Two weeks ago, Next.js had a critical vulnerability that affected every version that has ever been released. This has a 9.1/10 CVSS score, meaning that the attack is easy to perform and has severe consequences. An attacker can craft a HTTP request that causes Next.js to skip running any middleware that should have run.

Researchers Yasser Allam and Rachid Allam put out an in-depth explanation explaining the vulnerability that they had discovered. I highly recommend reading it.

They identified three different sets of vulnerabilities that were in Next.js’ handling of recursive calls. It looks like these are subrequests that are intended to be made after the middleware has executed. So Next.js adds these headers to notify the handler that the middleware can be skipped. However, the system didn’t treat these headers like they could be supplied by an untrusted user. So it blindly accepted its request to disable middleware.

1. In versions of Next.js prior to 12.2, simply passing the header “x-middleware-subrequest: pages/_middleware”, causes the middleware to be skipped and the page to be executed.

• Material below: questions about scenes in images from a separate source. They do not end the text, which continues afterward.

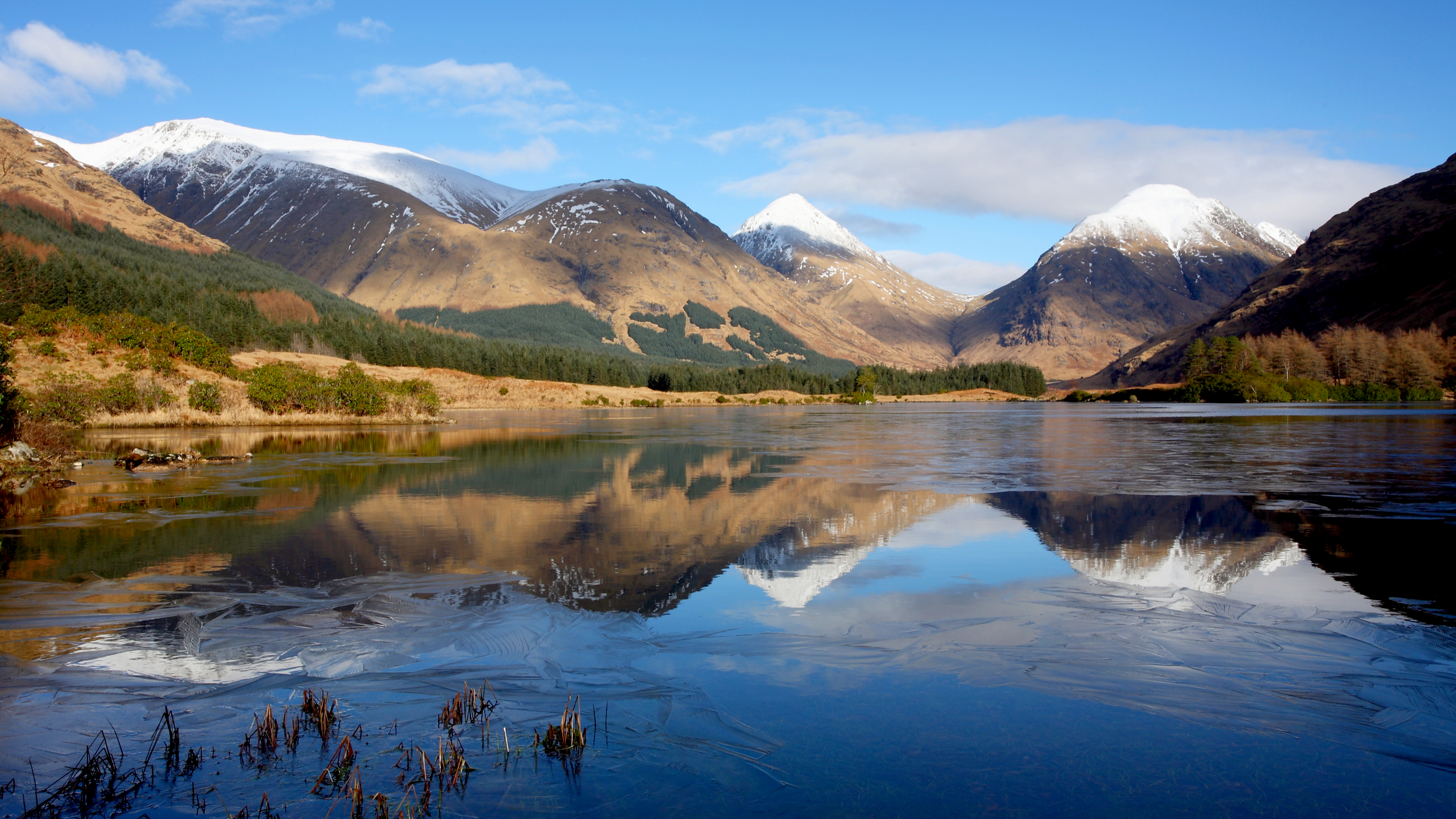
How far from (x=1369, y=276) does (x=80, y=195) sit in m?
274

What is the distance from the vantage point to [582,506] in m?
18.4

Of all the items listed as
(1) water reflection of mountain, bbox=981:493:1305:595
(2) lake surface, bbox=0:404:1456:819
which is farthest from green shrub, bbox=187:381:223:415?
(1) water reflection of mountain, bbox=981:493:1305:595

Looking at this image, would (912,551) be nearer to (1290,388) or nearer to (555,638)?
(555,638)

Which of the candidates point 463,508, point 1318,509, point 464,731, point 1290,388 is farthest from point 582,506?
point 1290,388

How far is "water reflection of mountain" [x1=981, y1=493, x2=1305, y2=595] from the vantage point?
11.7 m

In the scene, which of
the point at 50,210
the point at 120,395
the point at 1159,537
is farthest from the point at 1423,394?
the point at 50,210

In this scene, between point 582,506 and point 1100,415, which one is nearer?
point 582,506

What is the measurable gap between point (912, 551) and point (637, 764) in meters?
8.47

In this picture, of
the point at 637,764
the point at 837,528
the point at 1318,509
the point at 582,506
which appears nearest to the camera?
the point at 637,764

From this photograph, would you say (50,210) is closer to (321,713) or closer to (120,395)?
(120,395)

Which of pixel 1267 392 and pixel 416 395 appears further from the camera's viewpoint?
pixel 1267 392

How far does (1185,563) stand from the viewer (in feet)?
39.8

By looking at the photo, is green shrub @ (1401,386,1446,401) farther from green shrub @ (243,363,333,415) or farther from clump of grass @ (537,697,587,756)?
clump of grass @ (537,697,587,756)

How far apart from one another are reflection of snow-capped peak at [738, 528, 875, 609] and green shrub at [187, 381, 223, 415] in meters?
48.9
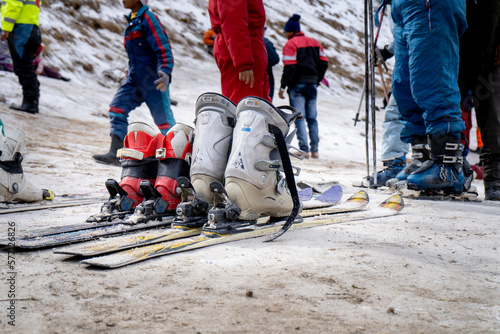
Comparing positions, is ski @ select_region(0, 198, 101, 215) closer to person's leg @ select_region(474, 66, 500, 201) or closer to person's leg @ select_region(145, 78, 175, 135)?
person's leg @ select_region(145, 78, 175, 135)

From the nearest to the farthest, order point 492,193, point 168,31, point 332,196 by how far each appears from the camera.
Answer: point 332,196, point 492,193, point 168,31

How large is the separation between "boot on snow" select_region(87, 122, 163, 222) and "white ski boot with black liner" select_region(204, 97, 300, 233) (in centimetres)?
64

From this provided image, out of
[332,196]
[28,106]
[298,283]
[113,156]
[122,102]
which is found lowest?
[298,283]

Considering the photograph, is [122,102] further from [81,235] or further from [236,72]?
[81,235]

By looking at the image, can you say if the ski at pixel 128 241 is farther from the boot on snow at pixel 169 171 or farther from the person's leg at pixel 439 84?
the person's leg at pixel 439 84

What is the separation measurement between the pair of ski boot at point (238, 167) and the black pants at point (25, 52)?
6.23 metres

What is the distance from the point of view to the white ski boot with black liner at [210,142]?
94.6 inches

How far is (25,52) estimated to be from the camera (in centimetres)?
765

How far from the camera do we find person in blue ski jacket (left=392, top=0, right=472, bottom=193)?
362cm

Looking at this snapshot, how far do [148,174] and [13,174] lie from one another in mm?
1083

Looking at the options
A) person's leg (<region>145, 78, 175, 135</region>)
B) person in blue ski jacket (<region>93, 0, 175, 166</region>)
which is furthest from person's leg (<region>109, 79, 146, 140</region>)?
person's leg (<region>145, 78, 175, 135</region>)

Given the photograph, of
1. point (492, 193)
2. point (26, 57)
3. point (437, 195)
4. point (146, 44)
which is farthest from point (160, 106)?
point (26, 57)

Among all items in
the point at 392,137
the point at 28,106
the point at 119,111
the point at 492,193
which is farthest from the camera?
the point at 28,106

2. After version 12.2, it gets a little more complicated. Now it could either be “x-middleware-subrequest: middleware” or “x-middleware-subrequest: src/middleware” depending on whether the application placed the middleware in the first or second location.

3. In recent versions, Next.js allows calls to execute recursively up to 5 times before skipping the middleware. So now you can simply call “x-middleware-subrequest: middleware:middleware:middleware:middleware:middleware” to trick Next.js into believing that the middleware had recursed 5 times already and simply did not execute it.

This bug checks all of my boxes for “is this a fun CVE?” As someone who often works on hidden load-bearing layers of applications, I love it when hidden infrastructure layers of an application turn out to have juicy bugs. I love security vulnerabilities that are simple enough to explain in a casual blog post. And who doesn’t love a complete bypass?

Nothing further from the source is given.